| Directions for this task |
The entries that follow should be repeated exactly, with no pictures kept.

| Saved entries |
········
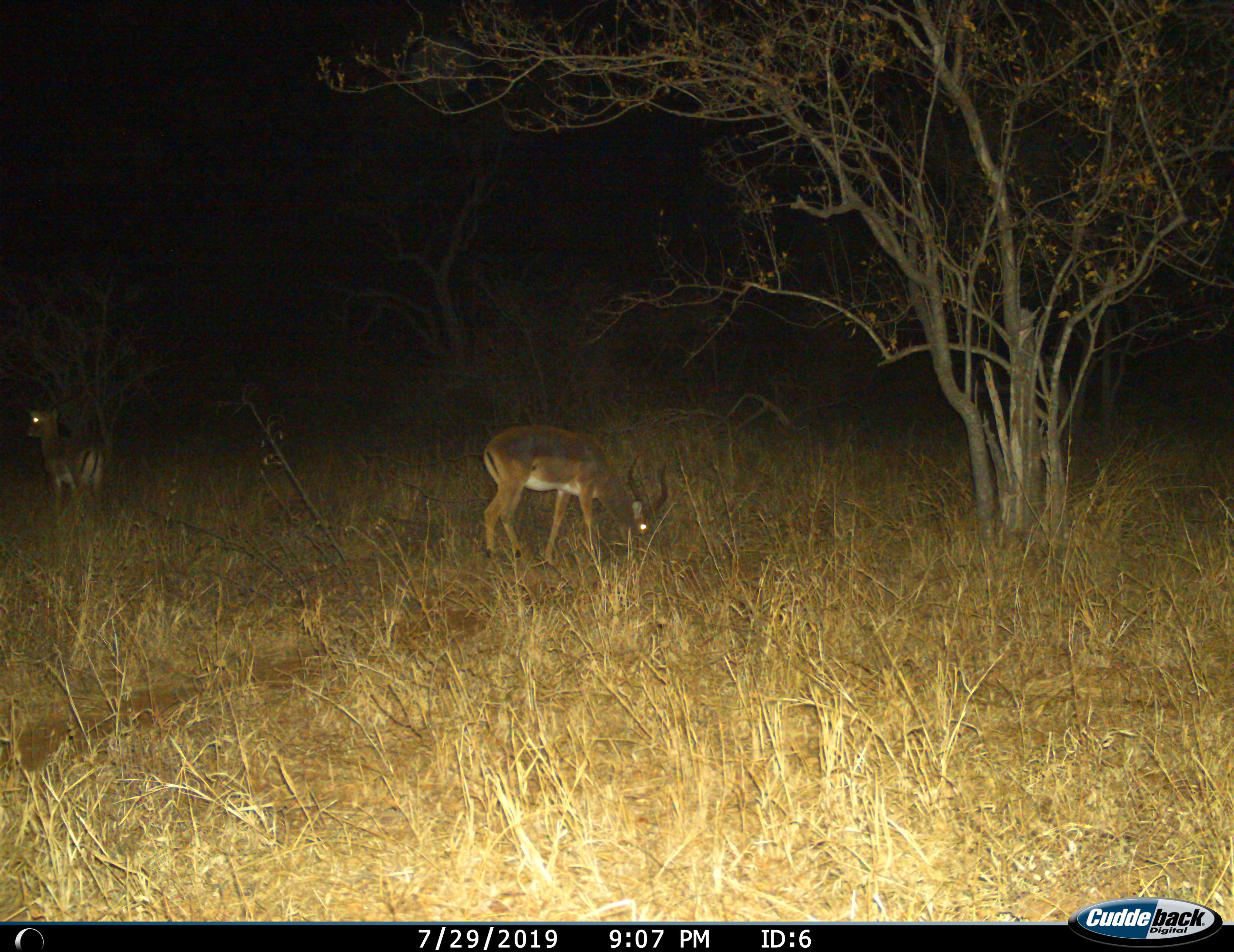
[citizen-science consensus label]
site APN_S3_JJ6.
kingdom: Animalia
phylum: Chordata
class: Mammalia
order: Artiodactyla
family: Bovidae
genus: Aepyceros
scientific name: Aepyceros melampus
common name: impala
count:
········
| Your solution |
[citizen-science consensus label]
site APN_S3_JJ6.
kingdom: Animalia
phylum: Chordata
class: Mammalia
order: Artiodactyla
family: Bovidae
genus: Aepyceros
scientific name: Aepyceros melampus
common name: impala
count:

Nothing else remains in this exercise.